Y claro que cambió. Algunas décadas después, Pablo Neruda aprovechaba pretextos tales como su cumpleaños, el 18 de septiembre o la llegada de un mascarón, para celebrar, a la vera del mar, banquetes de mesa larga y menúes surrealistas: humitas y antihumitas, sublime cochayuyo, hemisferios de tomate, empanadas elementales, asado por la pucha, cazuela nacional, pollo puro Chile. Antes y después del almuerzo se beberían diversos sputniks. Por eso no hay lugar donde Neruda se haya sentido más a gusto que en el bar. Allí el niño feliz que hace bromas a sus invitados y el sibarita emergen sin cortapisas.

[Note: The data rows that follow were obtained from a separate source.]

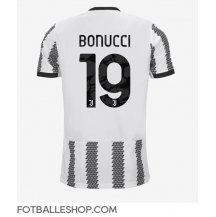 Juventus Leonardo Bonucci #19 Replika Hjemmedrakt 2022-23 Kortermet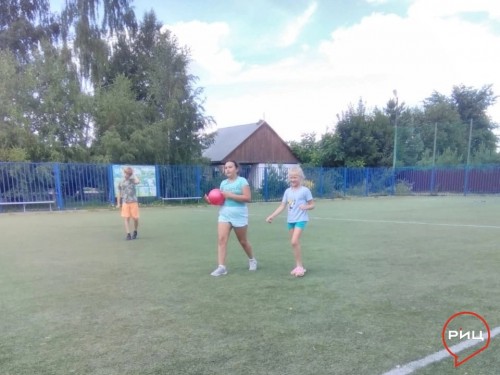 Детвора из Совьяков поучаствовала в спортивно-познавательной программе «Никто кроме нас»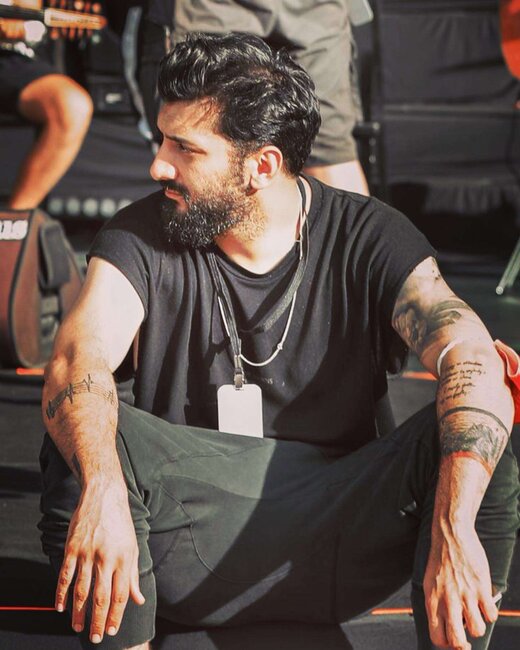 İki aylıq sevgilisindən ayrıldı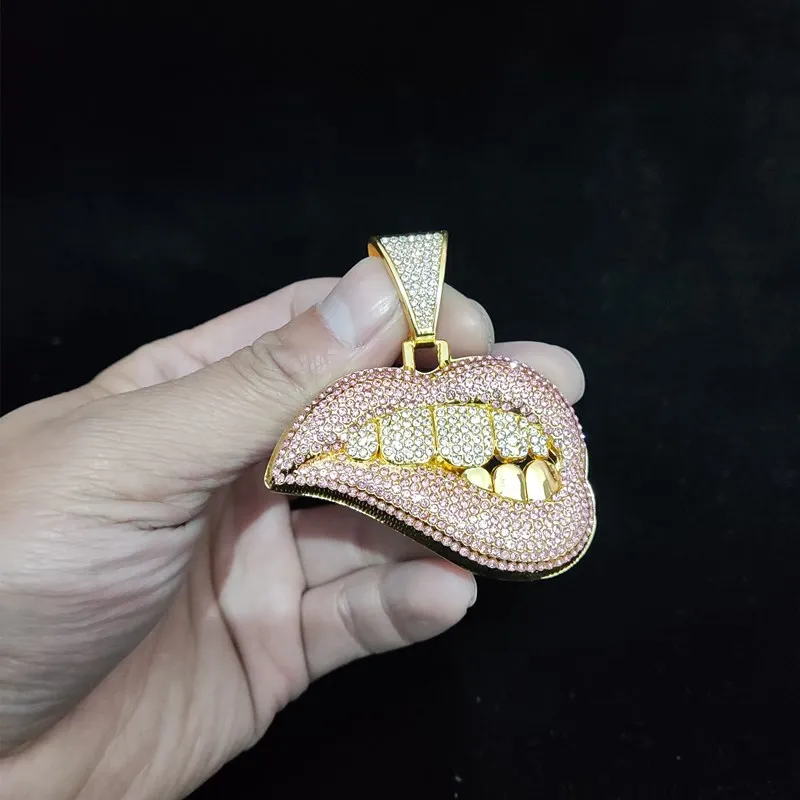 ZIDOM Bite Lip Necklace - Chain Detail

EL BAR Y LOS AMIGOS QUE NO ESTÁN

Habría que entrar a este lugar santiguándose o llevando la rodilla al suelo en señal de respeto. Hay mucho brindis que todavía resuena, mucha carcajada revotando en las paredes, mucho Neruda pintándose un falso bigote con un corcho quemado para recibir a su cofradía. El bar es un verdadero santuario en Isla Negra. Es cierto que a veces él prefería subir al bote que tenía enterrado en el jardín y beber allí con sus amigos, imaginando que lo hacía en altamar, en la mitad de una tormenta. Pero era ese bar, que si uno mira desde dentro parece estar a punto de desbarrancarse hacia el Pacífico, en donde la tertulia y las borracheras cobraban otra dimensión.

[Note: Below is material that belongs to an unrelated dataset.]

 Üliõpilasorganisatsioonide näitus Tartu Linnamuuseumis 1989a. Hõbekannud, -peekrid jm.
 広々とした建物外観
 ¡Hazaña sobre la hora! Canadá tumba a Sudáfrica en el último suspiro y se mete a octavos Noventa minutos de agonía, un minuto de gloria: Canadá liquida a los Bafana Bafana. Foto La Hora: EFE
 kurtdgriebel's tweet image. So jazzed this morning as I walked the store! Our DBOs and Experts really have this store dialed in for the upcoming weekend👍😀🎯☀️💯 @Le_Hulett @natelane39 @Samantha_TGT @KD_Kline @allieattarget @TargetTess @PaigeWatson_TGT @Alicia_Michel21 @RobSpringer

Neruda pensaba que era un sitio indicado para registrar su recuerdo, junto a las botellas coloreadas, a los caldos y piscos del país, a los vinos navegados, para que los sobrevivientes, instalados ante las pequeñas mesas redondas, como en un café, pudieran beber, conversar y tal vez, en algún momento, fijar su mirada en los nombres inscritos en la dura madera y acaso evocarlos fugazmente recuerda Teitelboim.

Allí no solo estaba el niño juguetón ni el hedonista, también el amigo de sus amigos, incluso de los que ya habían partido. En las vigas que sostenían el techo hizo tallar sus nombres. Cuando uno de ellos se moría, él escribía con tiza Cifuentes o Paul Eluard, y Rafita, el maestro carpintero que lo acompañó de por vida, apuraba el punzón y hacía surcos en la madera, siguiendo el trazo manuscrito del vate.

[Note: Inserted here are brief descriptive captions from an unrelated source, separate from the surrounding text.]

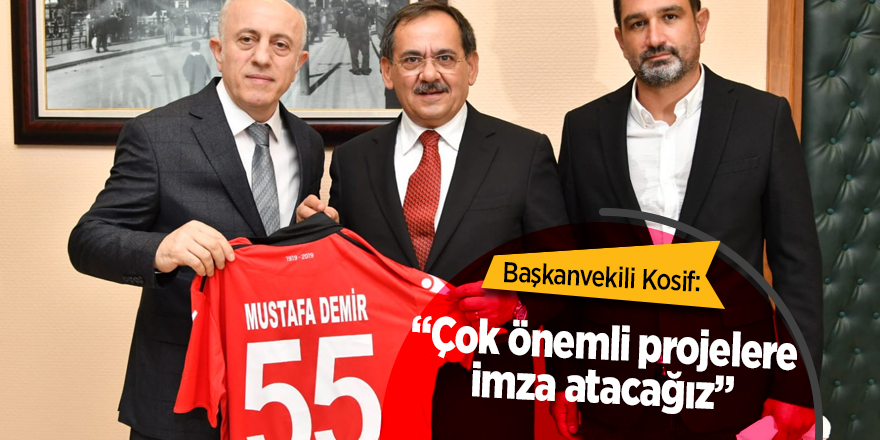 Samsunspor’dan Başkan Demir ve meclis üyelerine forma jesti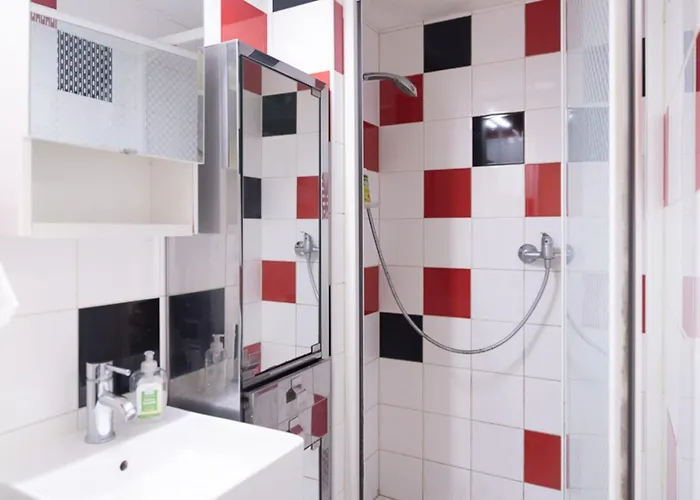 Comfortable 49 M In The Heart Of * Paris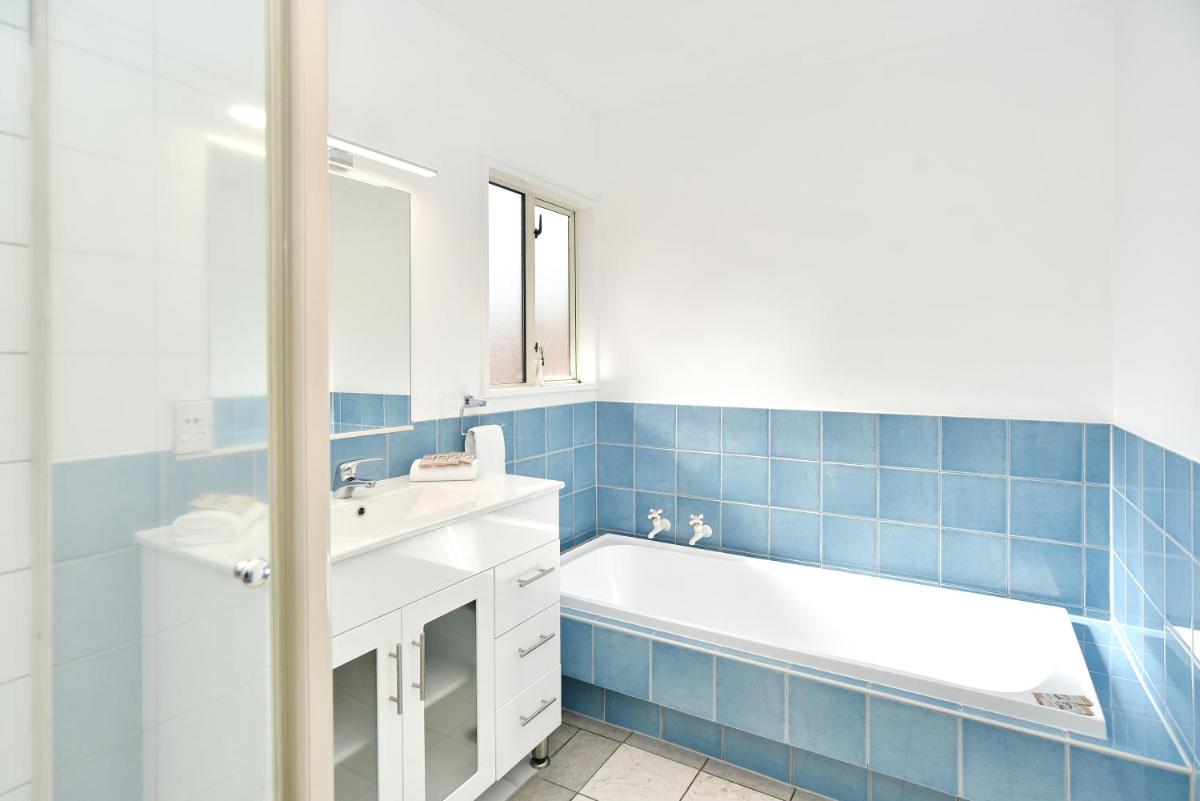 Moa Place - Christchurch Holiday Homes - Housity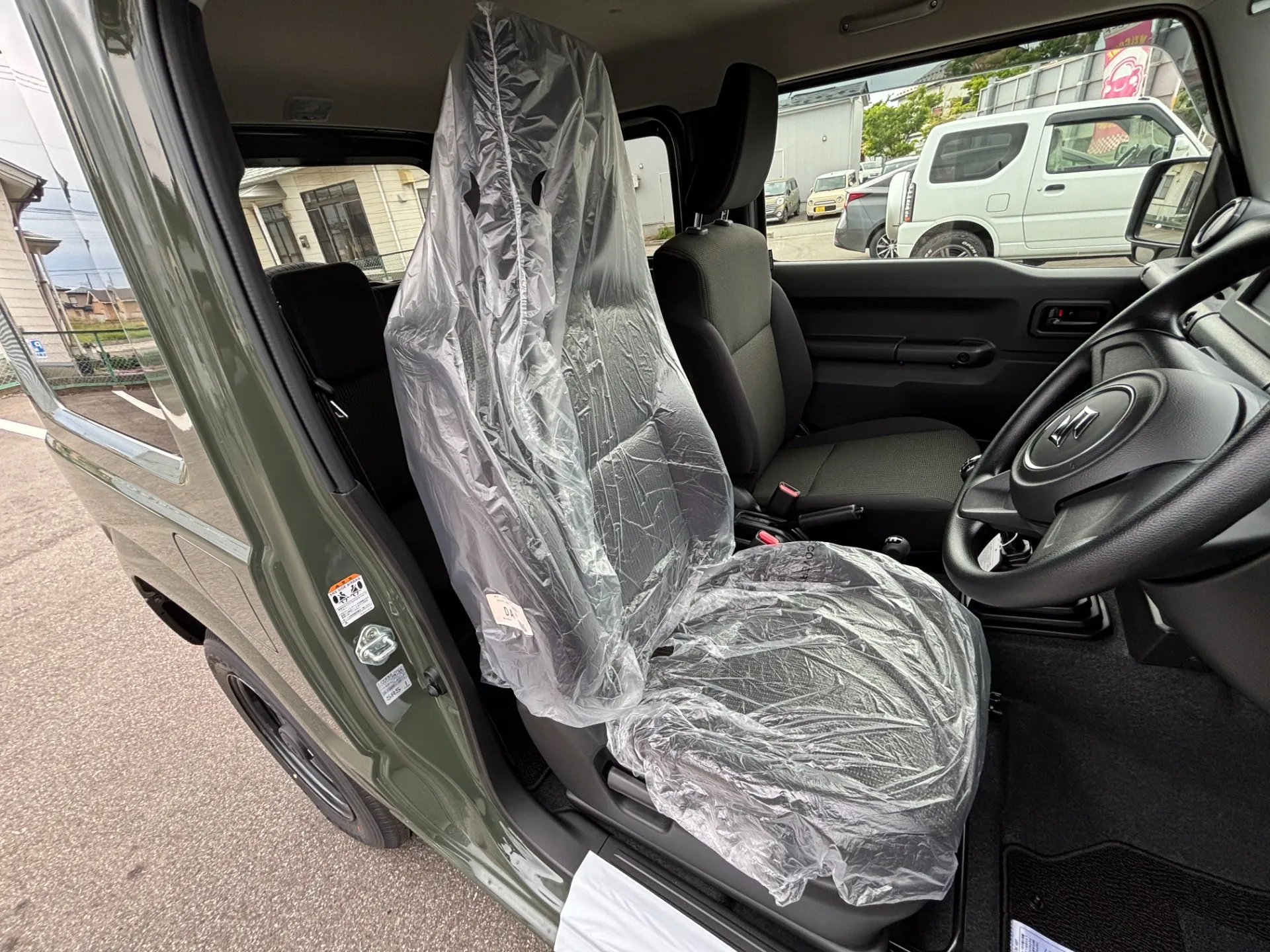 店舗ホームページにはお車の詳細の他、ＩｎｓｔａｇｒａｍやＬＩＮＥ公式アカウントを掲載しております。是非ともチェックしてみてください！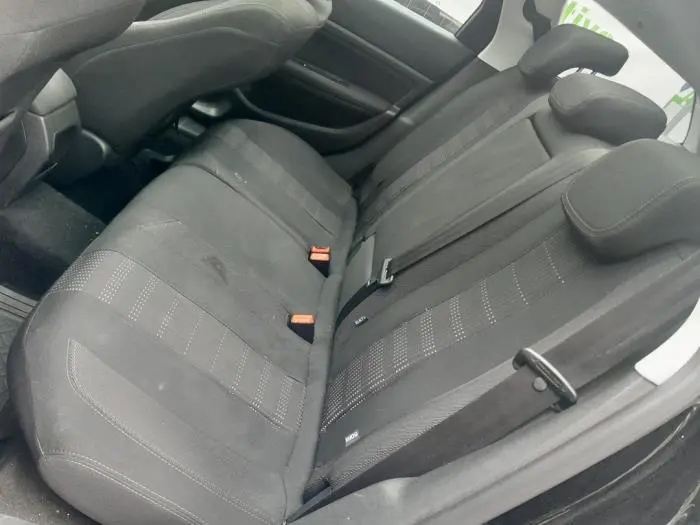Ceinture de sécurité arrière centre Peugeot 308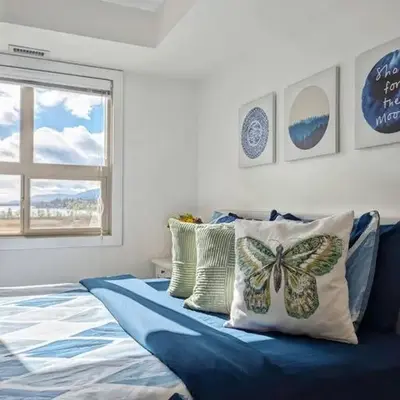 Lake View From Every Window!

No los escribí en la techumbre por grandiosos, sino por compañeros dijo Neruda. Rojas Giménez, el trashumante, el nocturno, traspasado por los adioses, muerto de alegría, palomero, loco de la sombra; Joaquín Cifuentes, cuyos tercetos rodaban como piedras del río. Federico, quien me hacía reír como nadie y que nos enlutó a todos por un siglo; Paul Eluard, cuyos ojos color nomeolvides me parece que siguen celestes y que guardan su fuerza azul bajo la tierra…

La idea del barco, presente en toda la casa, también está ahí. Las sillas y las mesas pertenecieron a un barco español de la línea Ibarra que Neruda compró en Valparaíso. Sobre las mesas hay vasos de cuero para jugar al cacho y un plato que tiene un huevo frito y dos vienesas de plástico con el que Neruda les gastaba bromas a sus invitados. La repisa que está tras la barra tiene botellas de colores y unos frascos en los que se lee algarrobilla, cascarilla entera y molida, extracto de campeche, chuño, raíz colombo, semilla de linaza. Las paredes tienen cuadros de naufragios y hay citas del estilo de “Respete y será respetado. El vocabulario retrata a las personas. No diga groserías”.

Con un poco de esfuerzo, se logra ver borrosamente a Neruda del otro lado de la barra, esa zona del bar que solo él podía ocupar, mezclando líquidos, vaciando el coñac, el pisco y el whisky a una sola copa, preparando lo que él llamaba coquetelón, brebaje que, invariablemente, dejaba out a más de uno.